La frattura sul volto di questo bambino di otto anni era una Le Fort di tipo III, che aveva prodotto la separazione completa delle ossa facciali dal cranio. Avrei potuto strappargli il volto come se fosse stata una maschera, se avessi voluto.
«Incidente stradale?» chiesi.
«Sì» mi rispose Zia. «Il padre era ubriaco.»
«Non mi dire. E naturalmente lui non si sarà fatto niente, vero?»
«Si era perfino ricordato di allacciarsi la cintura di sicurezza.»
«Ma non quella del figlio.»
«Troppa fatica. Pensa a quanto doveva essersi stancato a sollevare tante volte il bicchiere.»
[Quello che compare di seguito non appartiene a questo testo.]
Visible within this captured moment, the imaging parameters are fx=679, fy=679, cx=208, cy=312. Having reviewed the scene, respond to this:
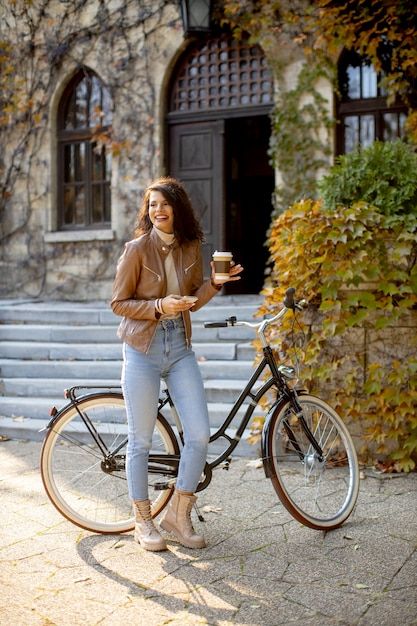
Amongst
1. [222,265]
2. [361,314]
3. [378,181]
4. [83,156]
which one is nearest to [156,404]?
[222,265]

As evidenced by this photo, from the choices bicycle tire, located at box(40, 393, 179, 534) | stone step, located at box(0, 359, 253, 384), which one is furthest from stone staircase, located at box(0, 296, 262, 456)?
bicycle tire, located at box(40, 393, 179, 534)

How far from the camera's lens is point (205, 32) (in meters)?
9.30

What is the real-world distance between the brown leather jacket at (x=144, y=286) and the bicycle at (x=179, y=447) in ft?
1.07

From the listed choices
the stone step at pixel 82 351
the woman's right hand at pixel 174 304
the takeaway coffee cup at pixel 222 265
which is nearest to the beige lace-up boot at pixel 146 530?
the woman's right hand at pixel 174 304

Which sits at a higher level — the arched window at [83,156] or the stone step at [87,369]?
the arched window at [83,156]

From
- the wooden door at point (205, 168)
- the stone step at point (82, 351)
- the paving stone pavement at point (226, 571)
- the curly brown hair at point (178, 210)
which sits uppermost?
the wooden door at point (205, 168)

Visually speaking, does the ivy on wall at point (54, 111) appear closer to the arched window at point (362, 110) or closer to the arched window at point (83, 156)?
the arched window at point (83, 156)

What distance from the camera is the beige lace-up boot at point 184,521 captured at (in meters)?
3.41

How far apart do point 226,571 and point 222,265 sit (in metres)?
1.42

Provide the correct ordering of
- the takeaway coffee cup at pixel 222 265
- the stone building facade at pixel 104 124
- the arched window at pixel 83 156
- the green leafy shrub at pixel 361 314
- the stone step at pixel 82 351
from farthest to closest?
1. the arched window at pixel 83 156
2. the stone building facade at pixel 104 124
3. the stone step at pixel 82 351
4. the green leafy shrub at pixel 361 314
5. the takeaway coffee cup at pixel 222 265

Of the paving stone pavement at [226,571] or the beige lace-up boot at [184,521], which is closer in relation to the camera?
the paving stone pavement at [226,571]

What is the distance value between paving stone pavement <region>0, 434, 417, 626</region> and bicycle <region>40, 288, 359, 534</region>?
0.14 m

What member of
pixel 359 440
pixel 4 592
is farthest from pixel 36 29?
pixel 4 592

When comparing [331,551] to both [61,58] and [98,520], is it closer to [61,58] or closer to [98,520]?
[98,520]
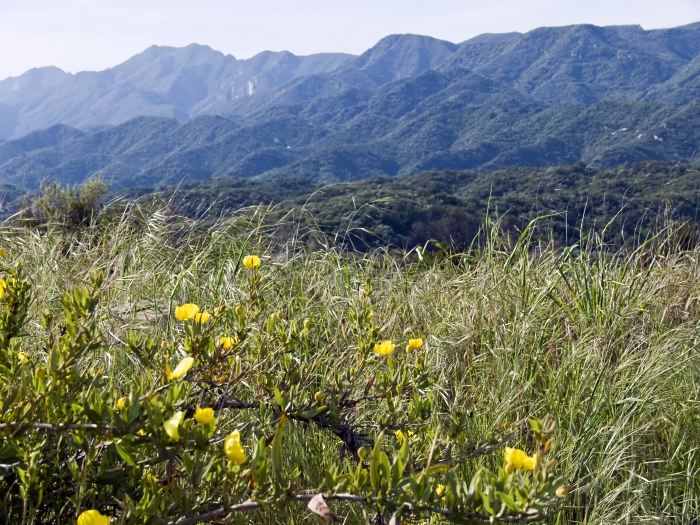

Zia e io avevamo iniziato il nostro cammino terreno in due posti diversissimi. Come dice la canzone Brother Louie , quel classico anni Settanta degli Story, Zia è nera come la notte mentre io sono più bianco del bianco (Zia definisce la tonalità cromatica della mia pelle “bianca come la pancia di un pesce sott’acqua”). Sono nato al Beth Israel Hospital di Newark e cresciuto sulle strade del centro residenziale extraurbano di Kasselton, New Jersey. Zia è nata in una capanna di fango a pochi chilometri da Port-au-Prince, la capitale di Haiti. Durante il regime di Papa Doc i suoi genitori furono incarcerati come prigionieri politici, ma nessuno conosce nel dettaglio i particolari. Il padre venne giustiziato e la madre, quando la rimisero in libertà, era “merce deteriorata”. La donna prese la figlia e fuggì su quella che con molta fantasia potrebbe definirsi una zattera. Tre dei passeggeri morirono durante il viaggio, ma Zia e la madre sopravvissero. Arrivarono nel Bronx, e si sistemarono nella cantina di una parrucchiera passando le giornate a scopare in silenzio i capelli dal pavimento. Non c’era modo per Zia di sfuggire ai capelli, se li ritrovava sugli abiti, appiccicati alla pelle, in gola, nei polmoni. Da allora vive con la sensazione che gliene sia finito in bocca qualcuno del quale non riesce a liberarsi. E ancora oggi, quando è nervosa, gioca con le dita sulla lingua come per sbarazzarsi di un ricordo del passato.